Interiorizara um comportamento ecológico de tal forma que para além de não deixar o lixo em qualquer canto da casa à espera que alguém o colocasse no caixote ainda o distribuia consoante os atributos para o embalão, o vidrão, o papelão e consertava qualquer torneira mal começasse a pingar.

Habituámos-nos a tomar banho juntos neste verão em que nos conhecemos e a religiosamente fechar a água enquanto nos ensaboávamos para nem uma gota se desperdiçar.
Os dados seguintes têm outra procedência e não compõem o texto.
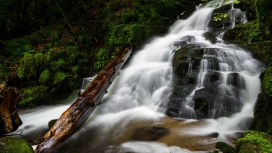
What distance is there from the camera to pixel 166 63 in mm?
8906

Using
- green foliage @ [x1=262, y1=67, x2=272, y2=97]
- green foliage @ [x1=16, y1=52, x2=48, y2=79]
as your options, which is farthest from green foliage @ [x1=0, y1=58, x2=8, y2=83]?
green foliage @ [x1=262, y1=67, x2=272, y2=97]

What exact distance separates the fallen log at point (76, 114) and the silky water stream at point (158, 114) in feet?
0.84

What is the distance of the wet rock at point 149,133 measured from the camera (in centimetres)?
533

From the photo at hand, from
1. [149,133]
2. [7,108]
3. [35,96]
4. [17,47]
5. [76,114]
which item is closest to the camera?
[7,108]

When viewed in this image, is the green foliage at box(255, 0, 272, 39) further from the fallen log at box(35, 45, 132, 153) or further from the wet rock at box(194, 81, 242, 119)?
the fallen log at box(35, 45, 132, 153)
Quando a temperatura começou a descer e sem a água a produzir vapor contínuo pelas paredes comecei a tiritar e nem as suas esfregadelas vigorosas pelas minhas costas e omoplatas me afastavam a sensação de tortura com os pelitos todos a erguerem-se a rogar por calor de tal forma que só sexo na banheira me reactivava a circulação sanguínea após o que só aguentava 5 segundos de duche: dois para molhar, um para espalhar o gel e dois para o retirar.

E como até sou pela poupança da água que ela não é elástica para esticar infinitamente e também adoro sexo e banho diários fui-me ao Google Maps à cata de um país tropical para emigrar desde que cheio de ananases e cocos para comer e um calor intenso e molhado a massajar a pele.